Rewrite the listing lines as a numbered list, starting at the line containing "According to this" and ending at the line containing "5113 millimetres". Leave out any blank lines.

--- --- ---

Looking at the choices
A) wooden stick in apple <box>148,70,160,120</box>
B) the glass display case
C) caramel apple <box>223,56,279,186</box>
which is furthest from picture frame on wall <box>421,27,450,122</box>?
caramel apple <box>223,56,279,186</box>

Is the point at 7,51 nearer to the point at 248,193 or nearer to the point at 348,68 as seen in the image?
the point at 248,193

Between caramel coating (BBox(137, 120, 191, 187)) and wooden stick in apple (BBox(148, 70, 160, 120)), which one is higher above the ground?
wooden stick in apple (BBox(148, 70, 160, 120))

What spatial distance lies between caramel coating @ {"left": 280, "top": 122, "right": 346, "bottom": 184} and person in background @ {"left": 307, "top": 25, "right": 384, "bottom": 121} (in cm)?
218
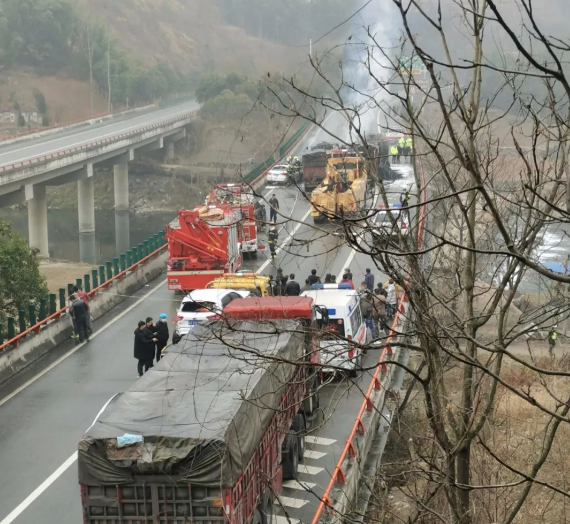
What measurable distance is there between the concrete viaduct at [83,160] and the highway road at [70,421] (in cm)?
3032

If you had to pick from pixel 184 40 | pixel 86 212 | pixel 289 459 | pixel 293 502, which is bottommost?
pixel 86 212

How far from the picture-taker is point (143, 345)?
20672 mm

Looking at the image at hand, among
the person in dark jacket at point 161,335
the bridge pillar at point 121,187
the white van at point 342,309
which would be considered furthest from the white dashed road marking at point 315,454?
the bridge pillar at point 121,187

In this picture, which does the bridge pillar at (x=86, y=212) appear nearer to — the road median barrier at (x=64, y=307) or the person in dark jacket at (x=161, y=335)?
the road median barrier at (x=64, y=307)

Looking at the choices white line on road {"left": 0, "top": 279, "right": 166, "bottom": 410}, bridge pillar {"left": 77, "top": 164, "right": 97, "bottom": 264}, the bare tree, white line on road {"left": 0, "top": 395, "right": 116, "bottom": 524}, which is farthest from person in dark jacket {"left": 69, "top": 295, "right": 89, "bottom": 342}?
bridge pillar {"left": 77, "top": 164, "right": 97, "bottom": 264}

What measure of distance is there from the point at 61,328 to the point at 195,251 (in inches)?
234

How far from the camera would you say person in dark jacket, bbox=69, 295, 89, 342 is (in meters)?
23.8

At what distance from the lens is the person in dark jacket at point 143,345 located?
Result: 20578 mm

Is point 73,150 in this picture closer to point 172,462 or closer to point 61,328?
point 61,328

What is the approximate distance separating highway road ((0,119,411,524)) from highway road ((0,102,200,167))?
3465 centimetres

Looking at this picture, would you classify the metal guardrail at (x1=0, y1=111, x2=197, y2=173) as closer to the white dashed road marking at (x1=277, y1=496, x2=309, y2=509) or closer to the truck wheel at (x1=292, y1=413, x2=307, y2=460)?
the truck wheel at (x1=292, y1=413, x2=307, y2=460)

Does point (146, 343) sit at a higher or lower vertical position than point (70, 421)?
higher

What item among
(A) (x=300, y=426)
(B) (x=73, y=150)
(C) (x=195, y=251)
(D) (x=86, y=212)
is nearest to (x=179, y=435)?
(A) (x=300, y=426)

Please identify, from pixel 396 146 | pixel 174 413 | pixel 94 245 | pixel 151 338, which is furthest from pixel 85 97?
pixel 174 413
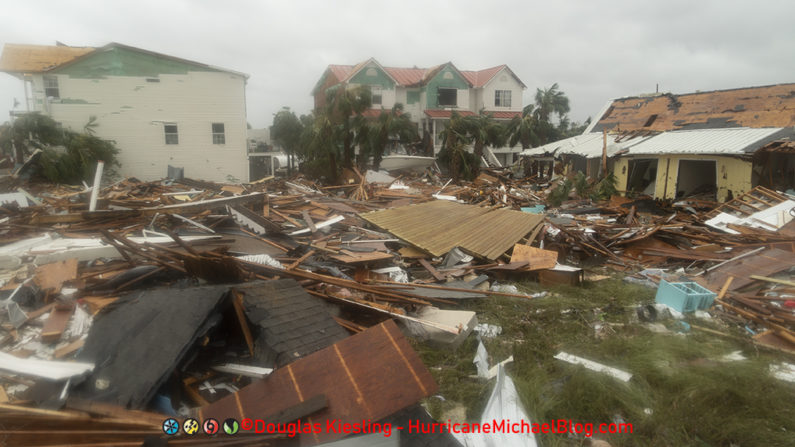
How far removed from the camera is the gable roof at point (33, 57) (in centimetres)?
1766

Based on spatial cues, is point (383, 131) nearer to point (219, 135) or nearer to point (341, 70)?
point (219, 135)

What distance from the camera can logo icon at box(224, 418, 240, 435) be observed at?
294 cm

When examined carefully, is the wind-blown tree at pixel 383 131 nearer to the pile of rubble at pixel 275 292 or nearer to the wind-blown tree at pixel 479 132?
the wind-blown tree at pixel 479 132

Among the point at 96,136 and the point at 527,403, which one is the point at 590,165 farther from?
the point at 96,136

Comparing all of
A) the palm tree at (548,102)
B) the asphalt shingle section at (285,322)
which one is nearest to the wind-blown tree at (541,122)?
the palm tree at (548,102)

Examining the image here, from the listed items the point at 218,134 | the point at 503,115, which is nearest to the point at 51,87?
the point at 218,134

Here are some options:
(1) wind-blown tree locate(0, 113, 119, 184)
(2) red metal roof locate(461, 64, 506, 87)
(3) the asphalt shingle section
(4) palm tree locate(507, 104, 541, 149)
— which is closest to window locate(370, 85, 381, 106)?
(2) red metal roof locate(461, 64, 506, 87)

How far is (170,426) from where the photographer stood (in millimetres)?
2740

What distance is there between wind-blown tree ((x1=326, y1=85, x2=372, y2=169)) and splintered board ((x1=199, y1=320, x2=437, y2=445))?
18089 millimetres

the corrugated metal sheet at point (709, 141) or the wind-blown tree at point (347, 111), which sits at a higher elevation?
the wind-blown tree at point (347, 111)

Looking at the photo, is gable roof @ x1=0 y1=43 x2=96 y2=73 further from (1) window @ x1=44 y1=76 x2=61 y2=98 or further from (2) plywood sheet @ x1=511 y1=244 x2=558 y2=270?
(2) plywood sheet @ x1=511 y1=244 x2=558 y2=270

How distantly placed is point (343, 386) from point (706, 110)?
20088 mm

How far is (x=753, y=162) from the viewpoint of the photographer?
42.0ft

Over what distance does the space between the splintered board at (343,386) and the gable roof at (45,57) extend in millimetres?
19377
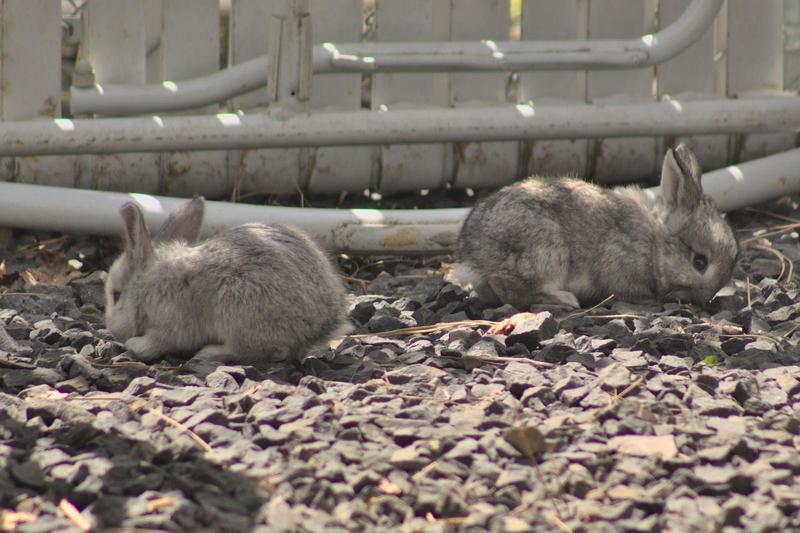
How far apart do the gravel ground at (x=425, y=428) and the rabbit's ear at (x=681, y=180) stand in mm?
793

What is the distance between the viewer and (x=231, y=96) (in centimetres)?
672

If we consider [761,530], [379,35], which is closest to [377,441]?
[761,530]

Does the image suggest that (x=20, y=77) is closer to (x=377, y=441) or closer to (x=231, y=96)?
(x=231, y=96)

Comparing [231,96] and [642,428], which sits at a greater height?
[231,96]

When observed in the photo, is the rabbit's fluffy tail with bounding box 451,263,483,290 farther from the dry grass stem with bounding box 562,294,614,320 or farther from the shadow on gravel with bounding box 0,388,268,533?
the shadow on gravel with bounding box 0,388,268,533

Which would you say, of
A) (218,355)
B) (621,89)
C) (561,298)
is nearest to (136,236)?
(218,355)

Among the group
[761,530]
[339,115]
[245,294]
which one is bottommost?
[761,530]

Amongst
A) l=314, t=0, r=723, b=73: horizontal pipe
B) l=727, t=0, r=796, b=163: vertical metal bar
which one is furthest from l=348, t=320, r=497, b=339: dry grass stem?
l=727, t=0, r=796, b=163: vertical metal bar

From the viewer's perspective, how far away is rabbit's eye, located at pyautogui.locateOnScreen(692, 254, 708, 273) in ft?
19.2

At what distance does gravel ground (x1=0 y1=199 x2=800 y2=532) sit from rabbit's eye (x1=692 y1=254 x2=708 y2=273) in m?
0.51

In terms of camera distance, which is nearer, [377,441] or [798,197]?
[377,441]

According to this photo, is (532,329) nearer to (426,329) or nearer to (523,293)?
(426,329)

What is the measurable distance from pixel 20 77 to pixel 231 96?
3.67 ft

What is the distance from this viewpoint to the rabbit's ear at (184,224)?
5113 millimetres
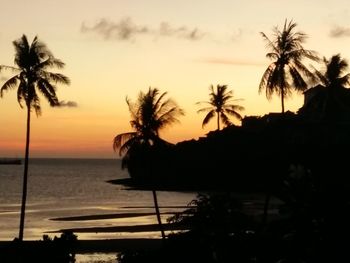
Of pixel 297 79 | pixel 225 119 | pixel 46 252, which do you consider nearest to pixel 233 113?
pixel 225 119

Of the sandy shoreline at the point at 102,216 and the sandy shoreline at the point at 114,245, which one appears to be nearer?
the sandy shoreline at the point at 114,245

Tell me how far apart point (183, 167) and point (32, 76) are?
10315 centimetres

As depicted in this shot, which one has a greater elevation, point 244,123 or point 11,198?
point 244,123

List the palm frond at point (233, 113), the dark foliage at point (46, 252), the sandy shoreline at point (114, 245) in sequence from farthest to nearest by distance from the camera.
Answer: the palm frond at point (233, 113), the sandy shoreline at point (114, 245), the dark foliage at point (46, 252)

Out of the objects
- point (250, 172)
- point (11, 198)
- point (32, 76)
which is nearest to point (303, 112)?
point (250, 172)

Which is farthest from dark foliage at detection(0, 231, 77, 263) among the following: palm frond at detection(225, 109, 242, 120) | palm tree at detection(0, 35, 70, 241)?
palm frond at detection(225, 109, 242, 120)

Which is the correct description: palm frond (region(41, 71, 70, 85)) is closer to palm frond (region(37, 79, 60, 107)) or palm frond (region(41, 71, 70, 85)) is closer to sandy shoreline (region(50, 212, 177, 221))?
palm frond (region(37, 79, 60, 107))

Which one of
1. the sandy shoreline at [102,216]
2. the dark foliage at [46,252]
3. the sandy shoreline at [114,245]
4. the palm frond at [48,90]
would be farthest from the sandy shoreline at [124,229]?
the dark foliage at [46,252]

--- --- ---

## [Answer for the task]
1. According to this photo, is (532,329) nearer to (426,329) or nearer to (523,293)?
2. (426,329)
3. What is the measurable distance from pixel 20 77 to pixel 231 96?
4. 3.67 ft
5. What is the distance from this viewpoint to the rabbit's ear at (184,224)?
6. 5113 millimetres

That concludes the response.